Und wenn der Code falsch war
Eine falsche Einreihung bedeutet eine korrigierte Anmeldung, die Nachzahlung von Zoll und Einfuhrumsatzsteuer samt Zinsen und oft eine Kontrolle mit gestoppter Abfertigung. Wer diese Rechnung genau trägt und wie der Streit nach der Prüfung abläuft, zeigt unser Artikel darüber, wer nach der Zollprüfung Zoll und Einfuhrumsatzsteuer zahlt, wenn der Code falsch war.
Die Rolle von OTSL
OTSL führt die Zollabfertigung durch und plant die Grenzverfahren so, dass der Code auf Basis der Warenmerkmale bestimmt ist, bevor der Lkw die Grenze erreicht. Wir prüfen die Beschreibung, weisen darauf hin, wann sich eine vZTA lohnt, und sorgen dafür, dass die Anmeldung mit dem übereinstimmt, was tatsächlich fährt. Unsicher, wie Ihre Sendung einzureihen ist? Nehmen Sie Kontakt auf.
Schritt für Schritt
- Warenbeschreibung erfassen. Sammeln Sie genaue Angaben zu Material, Zusammensetzung und Zweck des Produkts.
- Auslegungsregeln anwenden. Nutzen Sie die Allgemeinen Vorschriften zur Bestimmung der passenden Tarifposition.
- Tarifdatenbank konsultieren. Prüfen Sie den zugewiesenen Code im offiziellen System auf Abgaben und Beschränkungen.
- vZTA beantragen. Reichen Sie bei unklaren oder regelmäßig eingeführten Waren einen Antrag bei den Zollbehörden ein.
- Zollanmeldung überprüfen.

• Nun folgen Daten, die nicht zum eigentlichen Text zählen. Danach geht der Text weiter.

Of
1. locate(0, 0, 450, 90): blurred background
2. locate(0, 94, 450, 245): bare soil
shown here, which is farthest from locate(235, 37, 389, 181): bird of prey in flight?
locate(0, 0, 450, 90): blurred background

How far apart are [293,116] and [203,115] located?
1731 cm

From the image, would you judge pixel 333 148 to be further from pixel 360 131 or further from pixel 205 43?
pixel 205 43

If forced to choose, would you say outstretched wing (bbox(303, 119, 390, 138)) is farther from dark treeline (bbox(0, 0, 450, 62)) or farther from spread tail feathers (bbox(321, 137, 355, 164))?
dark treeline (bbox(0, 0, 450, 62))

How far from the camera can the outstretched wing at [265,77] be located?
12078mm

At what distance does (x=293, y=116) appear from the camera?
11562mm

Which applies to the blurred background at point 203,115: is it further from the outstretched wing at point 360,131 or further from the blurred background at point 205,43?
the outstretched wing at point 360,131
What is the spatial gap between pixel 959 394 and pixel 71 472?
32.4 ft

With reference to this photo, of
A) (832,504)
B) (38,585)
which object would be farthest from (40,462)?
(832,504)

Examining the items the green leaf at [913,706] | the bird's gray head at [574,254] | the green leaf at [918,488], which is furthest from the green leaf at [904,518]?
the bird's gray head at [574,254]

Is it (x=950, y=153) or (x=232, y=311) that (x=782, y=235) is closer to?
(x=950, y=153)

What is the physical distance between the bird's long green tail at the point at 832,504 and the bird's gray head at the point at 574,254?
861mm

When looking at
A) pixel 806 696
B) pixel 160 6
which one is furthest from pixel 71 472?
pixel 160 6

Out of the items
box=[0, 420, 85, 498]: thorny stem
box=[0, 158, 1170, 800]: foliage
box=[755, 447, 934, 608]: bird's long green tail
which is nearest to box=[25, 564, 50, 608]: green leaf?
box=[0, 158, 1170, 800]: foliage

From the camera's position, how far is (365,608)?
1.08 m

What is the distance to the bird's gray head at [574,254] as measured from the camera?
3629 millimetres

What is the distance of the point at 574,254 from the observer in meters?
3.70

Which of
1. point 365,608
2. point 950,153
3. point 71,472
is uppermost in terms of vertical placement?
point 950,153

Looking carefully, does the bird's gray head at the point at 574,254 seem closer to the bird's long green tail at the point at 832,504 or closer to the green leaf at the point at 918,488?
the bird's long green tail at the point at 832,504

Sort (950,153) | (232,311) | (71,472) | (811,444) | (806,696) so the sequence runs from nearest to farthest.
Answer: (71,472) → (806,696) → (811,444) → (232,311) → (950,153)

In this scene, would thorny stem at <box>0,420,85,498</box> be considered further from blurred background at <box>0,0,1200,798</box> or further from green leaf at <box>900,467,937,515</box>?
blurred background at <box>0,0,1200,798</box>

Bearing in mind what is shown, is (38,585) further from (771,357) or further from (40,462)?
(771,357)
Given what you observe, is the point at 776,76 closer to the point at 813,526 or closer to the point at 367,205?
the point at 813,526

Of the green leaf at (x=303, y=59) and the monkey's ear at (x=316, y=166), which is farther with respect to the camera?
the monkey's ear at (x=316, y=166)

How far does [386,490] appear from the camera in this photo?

Gleichen Sie die gewählte Einreihung vor der Abfertigung mit der tatsächlichen Ladung ab.
Definitionen
- HS (Harmonisiertes System): Ein internationales System zur weltweiten einheitlichen Klassifizierung von Handelswaren.
- KN (Kombinierte Nomenklatur): Die achtstellige Zolltarifnomenklatur der Europäischen Union zur genauen Warenbestimmung.
- TARIC (Integrierter Tarif der Europäischen Gemeinschaften): Die Datenbank für Zollsätze, Handelsmaßnahmen und Beschränkungen der EU.
- vZTA (Verbindliche Zolltarifauskunft): Eine behördliche Entscheidung der Zollverwaltung über die zollrechtliche Einreihung einer Ware.
Wann gilt diese Regel nicht?
Diese Vorgabe gilt nicht für den reinen Warenverkehr innerhalb des EU-Binnenmarktes, es sei denn, spezielle Marktüberwachungsvorschriften oder veterinärrechtliche Kontrollen kommen zur Anwendung.